Exercise passage Block Start

Garlic in Breast Cancer Prevention
Can garlic cure breast cancer? Most likely not, but garlic, especially in its raw form, may help prevent the development of breast cancer or at least some other types of cancer. Here's an overview of some recent studies that have been conducted to investigate a possible link between a low risk of breast cancer and high garlic consumption:
A French case-control study published in the European Journal of Epidemiology in 1998 found that increased garlic consumption was associated with a statistically significant reduction in breast cancer risk in women, after taking into account total caloric intake and other established risk factors. This study involved 345 patients diagnosed with primary breast carcinoma and an equal number of controls that were matched for age and socio-economic status. The participants were asked to complete a self-administered food frequency questionnaire and a 6-day food diary, and to provide details of their energy expenditure.

Exercise passage Block End

* _What to do_:
A - In the garlic and breast cancer passage, how many patients with primary breast carcinoma took part in the French study?
B - Carry on writing the garlic and breast cancer passage from its last sentence.
You can leave the items aside; they aren't needed here.

Dataset excerpts Block Start

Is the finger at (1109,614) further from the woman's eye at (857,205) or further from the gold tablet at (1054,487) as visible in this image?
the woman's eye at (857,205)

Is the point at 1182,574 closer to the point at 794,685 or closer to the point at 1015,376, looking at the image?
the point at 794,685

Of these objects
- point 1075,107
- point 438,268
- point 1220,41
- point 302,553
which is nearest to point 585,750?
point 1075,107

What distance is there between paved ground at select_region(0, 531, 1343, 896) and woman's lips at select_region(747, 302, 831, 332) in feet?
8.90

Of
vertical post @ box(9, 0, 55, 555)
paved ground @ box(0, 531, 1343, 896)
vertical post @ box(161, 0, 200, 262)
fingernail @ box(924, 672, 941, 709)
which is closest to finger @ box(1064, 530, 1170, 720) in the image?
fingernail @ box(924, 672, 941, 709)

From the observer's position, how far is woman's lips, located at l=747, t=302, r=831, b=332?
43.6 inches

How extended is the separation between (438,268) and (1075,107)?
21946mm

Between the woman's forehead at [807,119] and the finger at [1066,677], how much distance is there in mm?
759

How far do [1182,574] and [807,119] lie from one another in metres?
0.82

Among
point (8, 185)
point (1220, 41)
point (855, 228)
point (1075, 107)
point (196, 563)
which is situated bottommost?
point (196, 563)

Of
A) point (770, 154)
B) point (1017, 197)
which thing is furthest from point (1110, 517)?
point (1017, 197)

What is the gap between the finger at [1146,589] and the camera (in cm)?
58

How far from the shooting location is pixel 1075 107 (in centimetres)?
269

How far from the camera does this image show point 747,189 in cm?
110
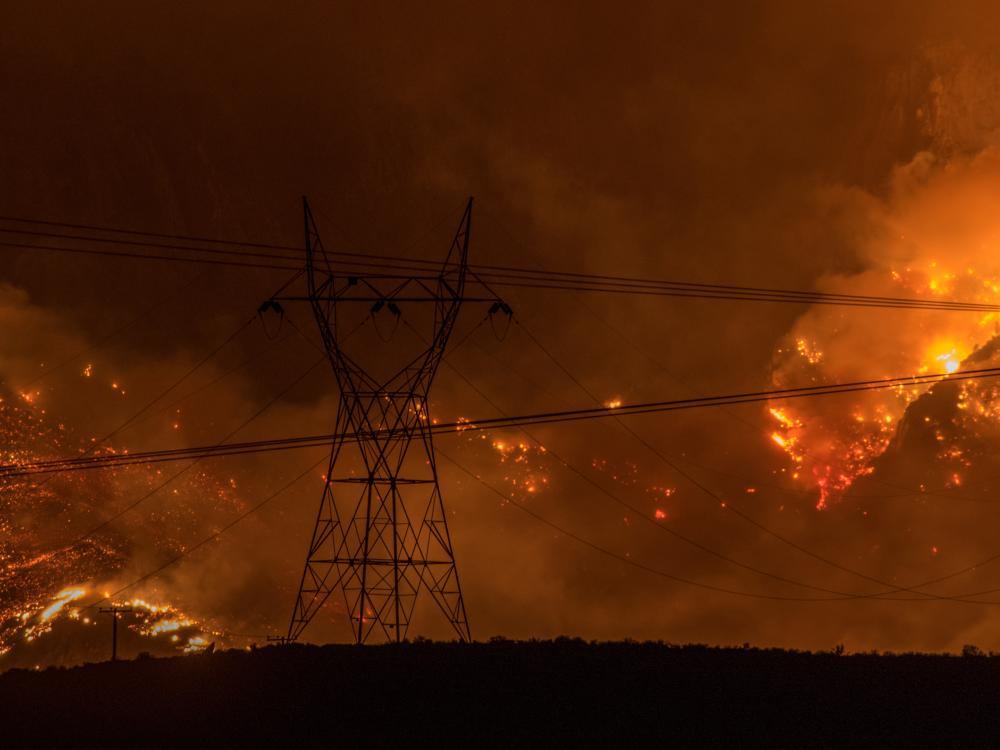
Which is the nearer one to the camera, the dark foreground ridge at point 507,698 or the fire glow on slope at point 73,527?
the dark foreground ridge at point 507,698

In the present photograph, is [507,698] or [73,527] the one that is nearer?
[507,698]

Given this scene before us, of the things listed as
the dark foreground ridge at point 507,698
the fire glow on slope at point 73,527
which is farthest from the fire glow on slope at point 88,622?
the dark foreground ridge at point 507,698

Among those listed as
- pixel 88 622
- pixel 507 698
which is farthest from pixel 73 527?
pixel 507 698

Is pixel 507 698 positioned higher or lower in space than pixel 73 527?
lower

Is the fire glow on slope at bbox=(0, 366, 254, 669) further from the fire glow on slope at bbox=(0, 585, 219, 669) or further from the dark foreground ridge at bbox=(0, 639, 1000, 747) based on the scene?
the dark foreground ridge at bbox=(0, 639, 1000, 747)

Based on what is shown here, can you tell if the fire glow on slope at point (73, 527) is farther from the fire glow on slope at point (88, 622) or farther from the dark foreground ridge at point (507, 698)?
the dark foreground ridge at point (507, 698)

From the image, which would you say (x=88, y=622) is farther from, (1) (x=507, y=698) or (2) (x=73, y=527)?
(1) (x=507, y=698)

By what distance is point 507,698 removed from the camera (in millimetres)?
29562

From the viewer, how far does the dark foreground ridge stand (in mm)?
27422

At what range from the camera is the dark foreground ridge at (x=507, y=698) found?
1080 inches

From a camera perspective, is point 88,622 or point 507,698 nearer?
point 507,698

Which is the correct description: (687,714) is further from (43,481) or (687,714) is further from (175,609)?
(43,481)

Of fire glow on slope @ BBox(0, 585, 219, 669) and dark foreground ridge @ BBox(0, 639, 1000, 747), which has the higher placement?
fire glow on slope @ BBox(0, 585, 219, 669)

Dataset excerpts Block End

* _Expected outputs_:
A - 345 patients.

B -
However, not all epidemiological studies support the theory that garlic helps prevent breast cancer in women. A large 2006 study that analyzed dietary data from several European case-control studies found high garlic consumption to be associated with a significantly lower risk of several cancers, but not of breast cancer. The authors speculated that the fact that breast cancer is associated with hormonal and reproductive factors (rather than damage caused by free radicals) might explain the findings. This study was published in the November 2006 issue of in the peer-reviewed American Journal of Clinical Nutrition.
While the findings of epidemiological studies on garlic and breast cancer risk have been somewhat conflicting, laboratory tests have provided convincing evidence that garlic has strong breast cancer fighting properties. A laboratory study conducted by a group of scientists from Osaka, Japan, found diallyl disulfide to have strong anticancer properties that could provide protection against both hormone-dependent and hormone-independent breast cancer. Diallyl disulfide is an oil-soluble organosulfur compound that is produced during the decomposition of allicin. Allicin, in turn, is one of the most beneficial active compounds in garlic, but in order for allicin to be formed, garlic cloves will have to be crushed, sliced or chopped first.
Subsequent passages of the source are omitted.